En la película Children of men, dirigida por el mexicano Alfonso Cuarón, el protagonista, Theo, visita en cierto momento a su primo, Nigel, encargado por el gobierno del Reino Unido del Arca de las Artes, un programa del Ministerio de Arte situado en la Tate Modern de Londres. Al mismo tiempo, la película presenta un panorama desolador donde la sociedad se enfrenta al fin de los tiempos, causado por la inexplicable imposibilidad de nuevos nacimientos humanos. Ante eso, Theo no duda en preguntar de qué sirve mantener todas esas obras si no quedará nadie para poder verlas en el futuro. La respuesta de Nigel es sencilla:
“Simplemente, procuro no pensar en ello”.
En el mundo imaginado por la película, Nigel disfruta para sí de las mejores piezas de arte de la historia: el Guernica de Picasso, el globo-cerdo de Pink Floyd, el British Cops Kissing de Banksy o un mutilado David de Miguel Ángel. Entrar ahí es posible sólo para unos pocos; esos que, desde la tranquilidad de su posición social, se permiten no pensar en por qué es necesaria esa labor de preservación del arte.
La escena resuena en mi cabeza ahora que se anuncia que el Victoria&Albert Museum, desde su Departamento de Diseño, Arquitectura y Digital, ha comprado una sección de la fachada del malogrado Robin Hood Gardens (RHG):
“una sección de tres pisos (…) completa, con las Calles en el cielo”
incluidas; esa propuesta de Alison y Peter Smithson para sus diseños en los que se vincula la escala urbana y la arquitectónica. Después que se anunciara la demolición del conjunto, su deriva ha sido compleja: plataformas de apoyo y defensa de uno de los proyectos brutalistas y de vivienda social más destacados del siglo XX que, sin embargo, nunca pudo salir bien parado de las acusaciones de políticos como el ex Primer Ministro del Reino Unido, David Cameron, quien lo señaló al su diseño como responsable de fomentar la delincuencia y la pobreza: la culpa es de la arquitectura, vino a decir. La solución entonces pasaba por eliminar, destruir su sola presencia para hacer desaparecer sus vergüenzas, que son también las del propio gobierno británico, responsable e impulsor de su construcción hace más de 40 años.

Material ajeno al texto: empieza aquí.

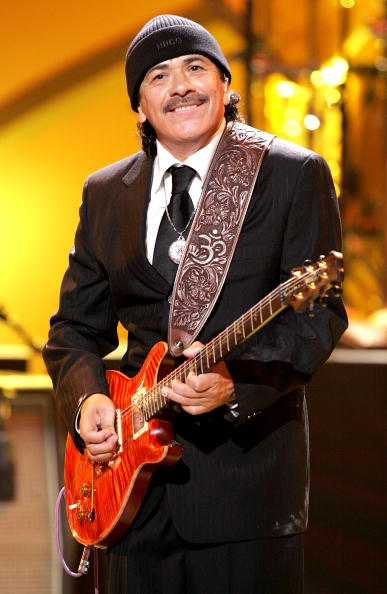 ミュージシャン カルロス・サンタナ「2005 World Music Awards - Show」:写真・画像(2)[壁紙.com]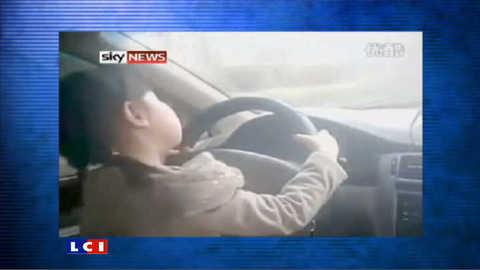 A 4 ans, elle conduit une voiture toute seule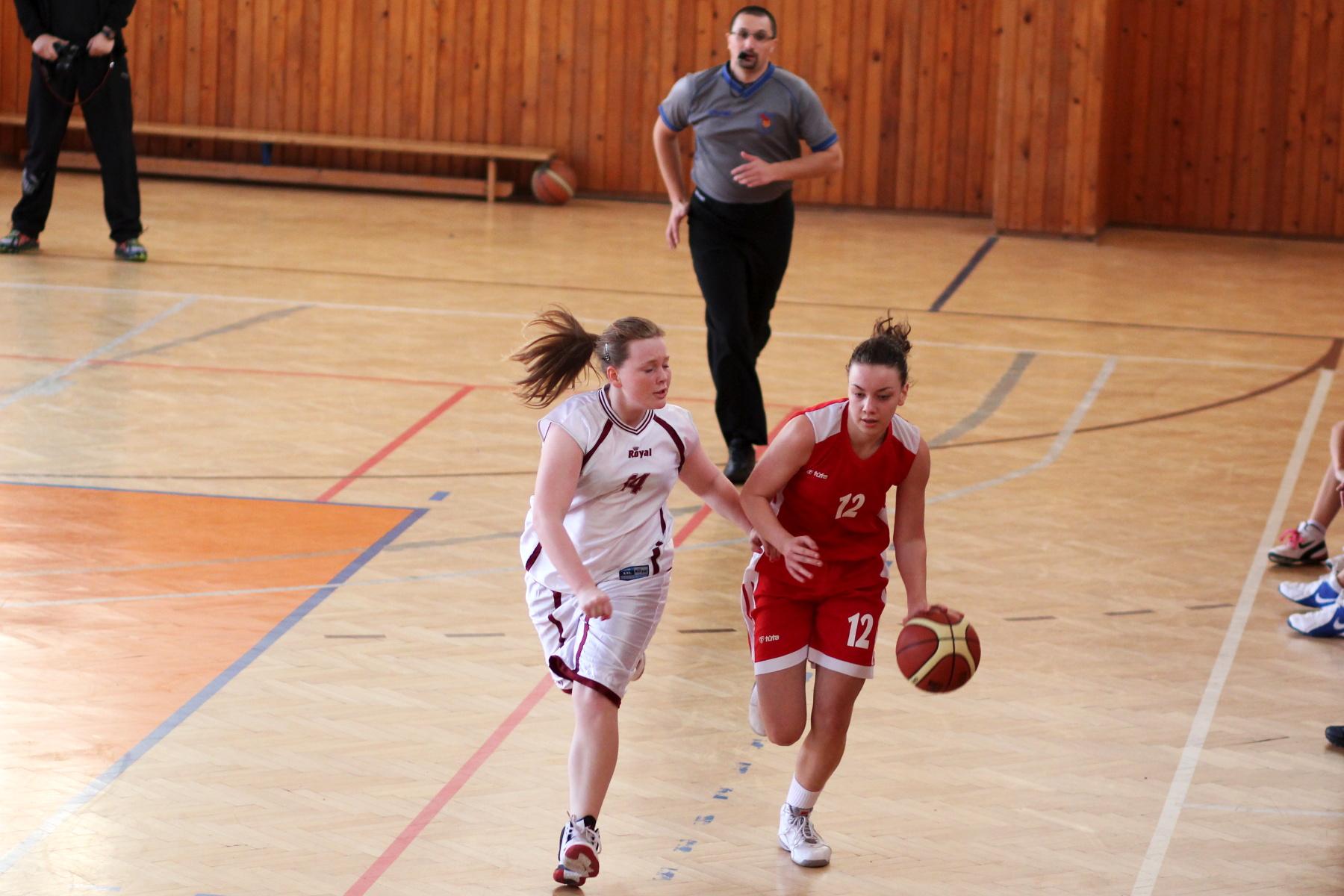 zvolen-bystrica-ziacky-basketbal-13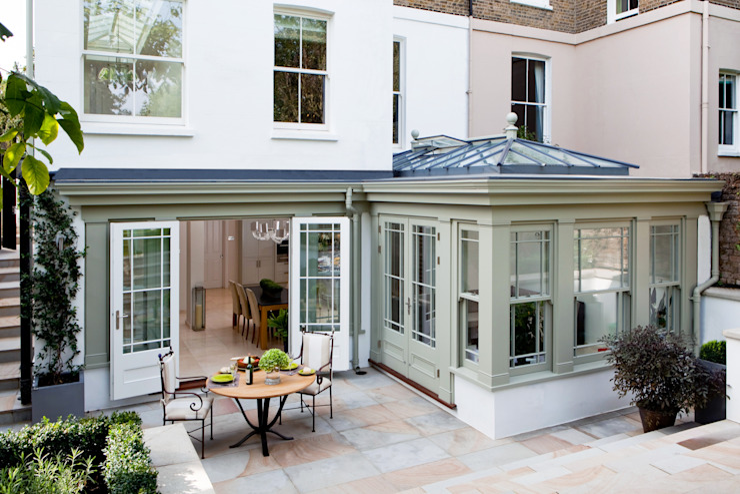 Basement Orangery on London townhouse Зимний сад в стиле модерн от Westbury Garden Rooms Модерн Дерево Эффект древесины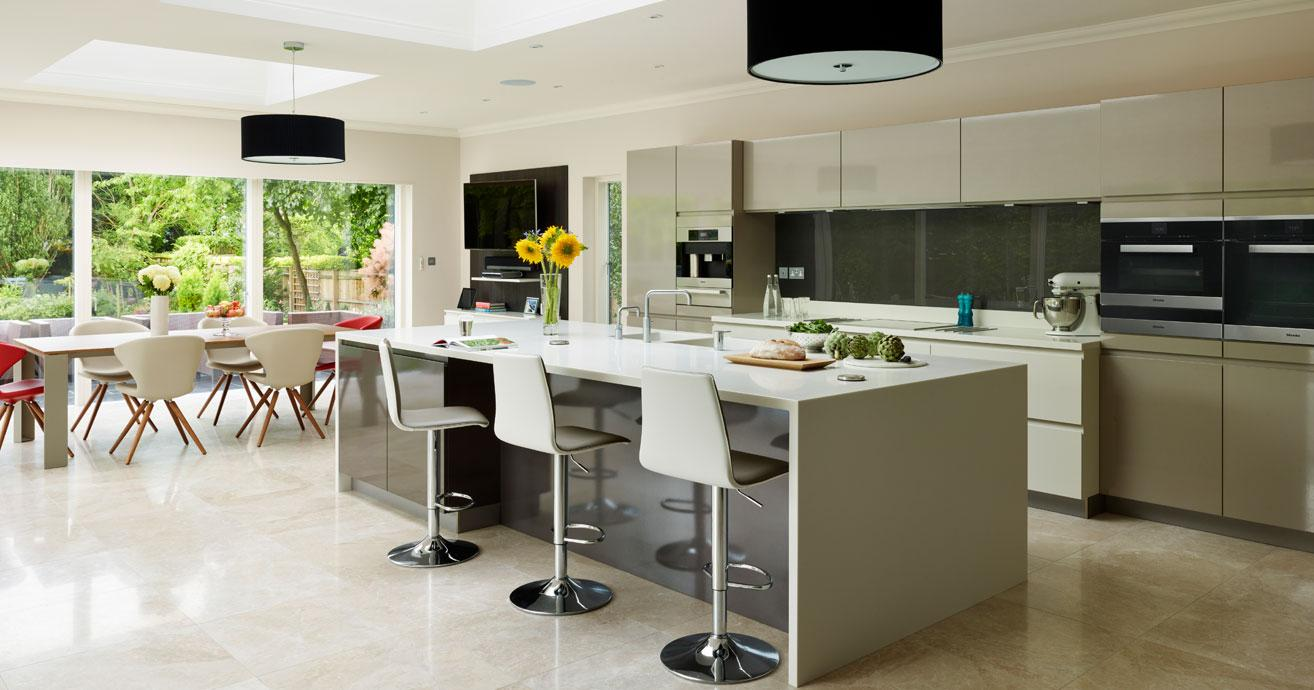 Kitchens modern tradditional shaker kitchens by for Modern kitchen company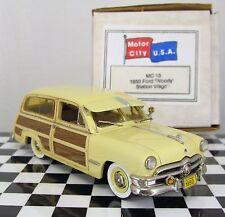 1:43 Motor City USA 1950 Ford Woody Station Wagon MC13 (Yellow)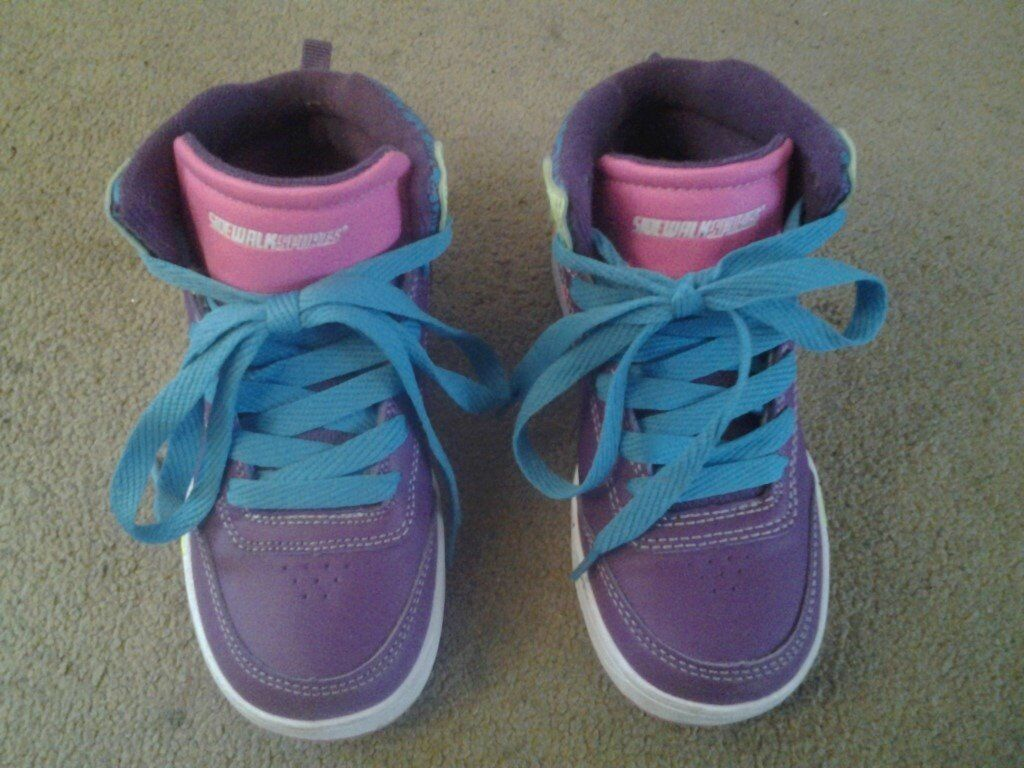 Roller Shoes by Sidewalk Sports, excellent condition, kids size 12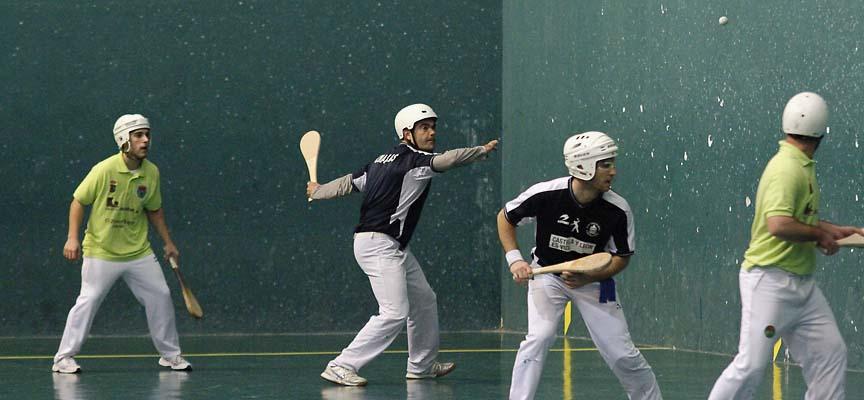 """Carlos Sanz """"Charrás"""" se dispone a golpear la pelota en el partido de paleta ente Vallelado y Benahadux."""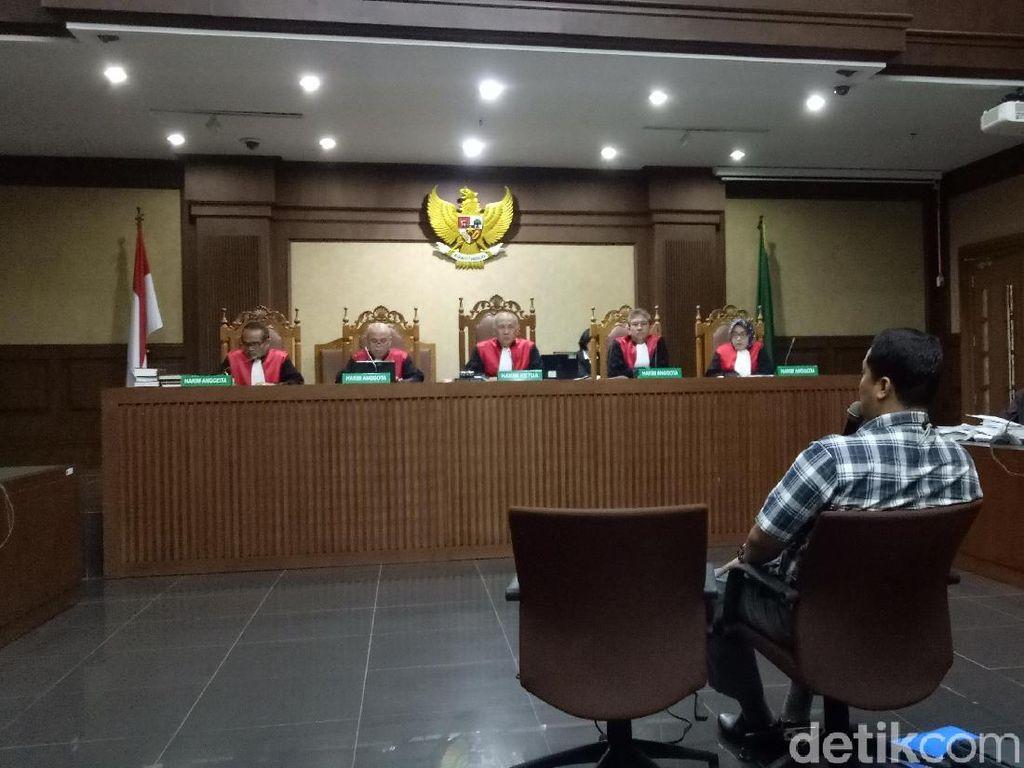 Cerita Soal Novanto Tiba-tiba Sadar dan Pegang Tangan Penyidik KPK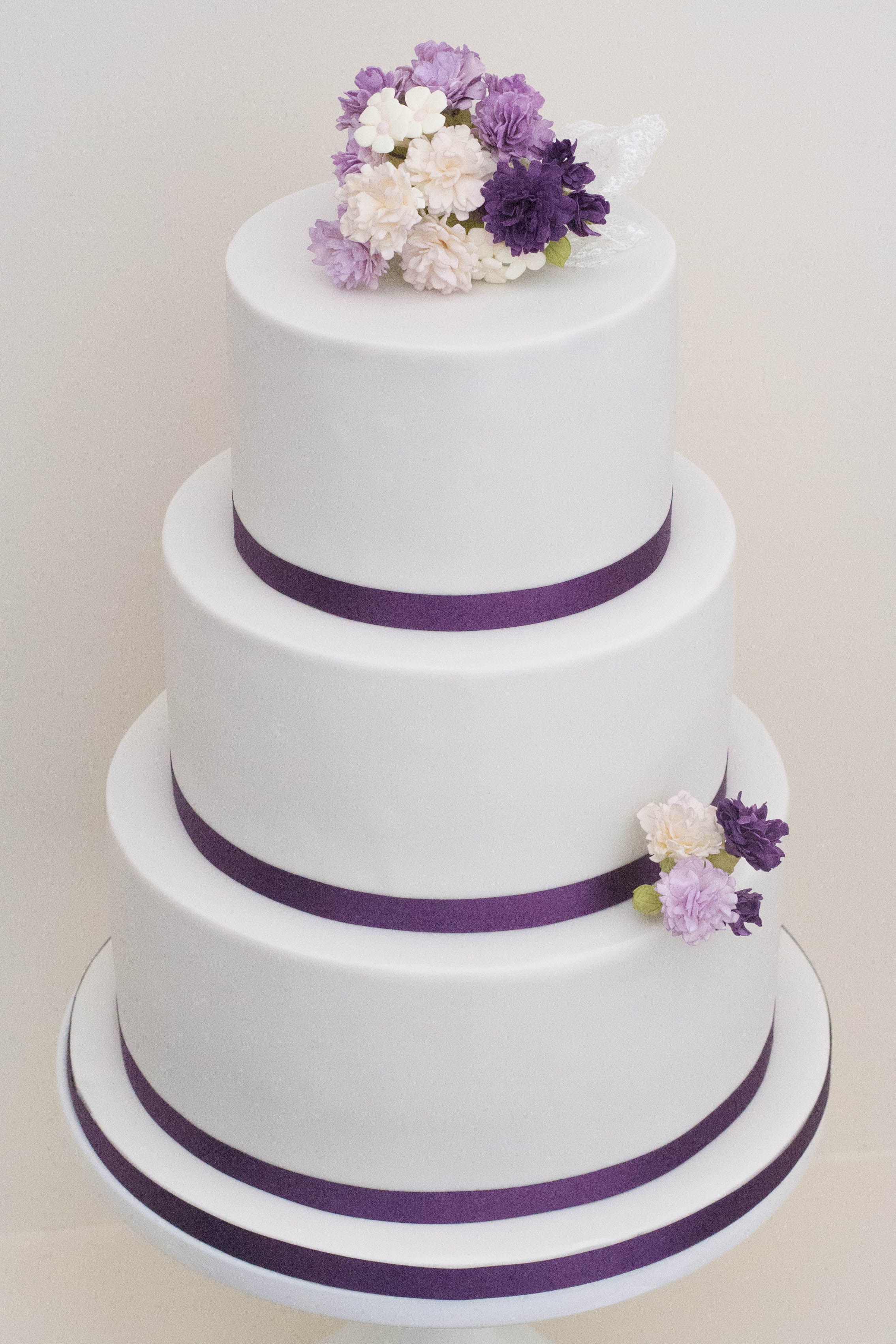carnation purple wedding cake vegan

La propuesta de derribo — que ya comienza a ser efectiva sobre algunos de los bloques del conjunto, haciendo que la vida de los dos edificios proyectados por los Smithsons esté cada vez más cerca de su final — va acompañada, además, de la venta de los terrenos al mercado inmobiliario. Dicho de otra forma, donde había un proyecto de carácter público se cede paso ahora al capital privado, creando un conjunto que, si bien tiene cierta orientación hacia vivienda asequible, aumenta de forma considerable el número de viviendas y, con ello, las oportunidades de negocio.
No se trata sin embargo de argumentar contra el nuevo diseño, sino de poner de relieve cómo las políticas de vivienda social se encuentran, casi en cualquier lugar del mundo, en completo abandono frente al mercado. Se manifiesta aquí aquello que Reinier de Graaf apuntó en el último MEXTRÓPOLI: el siglo XX es una anomalía. Una anomalía provocada, en realidad, por el propio capital, que cedió su carácter natural — el de la acumulación de riqueza en manos de unos pocos — para hacer frente a acontecimientos como la posguerra y el comunismo: se trataba de crear una masa social consumista que pudiera cumplir con el sueño de mejorar desde ese mismo consumo su calidad de vida. Es la época del Estado del bienestar. Por eso, durante el siglo XX la vivienda fue también un campo de batalla: la vivienda digna, la vivienda saludable, la vivienda moderna, alabada por Le Corbusier, debía evitar la revolución. Los mecanismos fueron varios. En especial después de la Segunda Guerra Mundial, cuando el Estado se convirtió en un importante benefactor, impulsando proyectos de vivienda. El problema estuvo, más que nada, en la falta de perspectiva: construida la vivienda — el corto plazo — había que incentivar otras política de integración social, que tuvieran que ver con la economía, el empleo o el acceso a servicios — el largo plazo.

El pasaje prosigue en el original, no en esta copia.